### REQUIREMENTS
Transcribe every line of the records below word for word, leaving the pictures out of your copy.
## Start RECORDS SHOWN
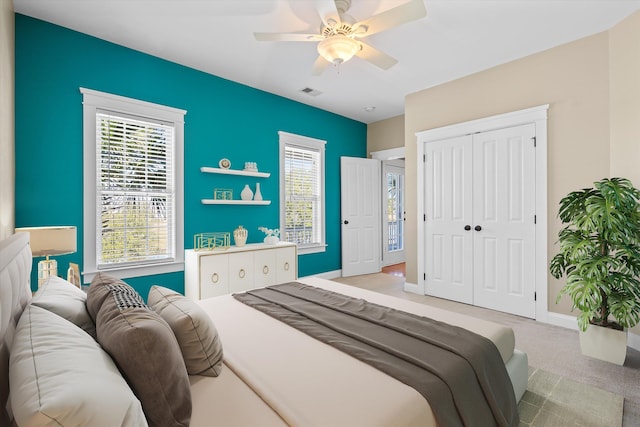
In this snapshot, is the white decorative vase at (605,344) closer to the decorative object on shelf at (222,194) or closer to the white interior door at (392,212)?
the decorative object on shelf at (222,194)

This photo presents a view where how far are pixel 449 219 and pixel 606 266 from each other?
6.06 ft

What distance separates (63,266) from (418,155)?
171 inches

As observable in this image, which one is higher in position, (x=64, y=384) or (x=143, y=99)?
(x=143, y=99)

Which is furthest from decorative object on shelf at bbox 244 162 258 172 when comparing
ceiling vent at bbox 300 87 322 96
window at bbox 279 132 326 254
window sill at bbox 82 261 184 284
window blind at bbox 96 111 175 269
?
## End RECORDS SHOWN
### ANSWER FOR THE TASK
In this snapshot, is the white decorative vase at (605,344) closer to the decorative object on shelf at (222,194) or closer to the white interior door at (392,212)?
the decorative object on shelf at (222,194)

This photo presents a view where how far are pixel 449 219 and pixel 606 266 from each other?
6.06 ft

What distance separates (63,266) from (418,155)?
171 inches

As observable in this image, which one is higher in position, (x=64, y=384) or (x=143, y=99)?
(x=143, y=99)

Which is furthest from decorative object on shelf at bbox 244 162 258 172 when comparing
ceiling vent at bbox 300 87 322 96
window at bbox 279 132 326 254
window sill at bbox 82 261 184 284
window blind at bbox 96 111 175 269
?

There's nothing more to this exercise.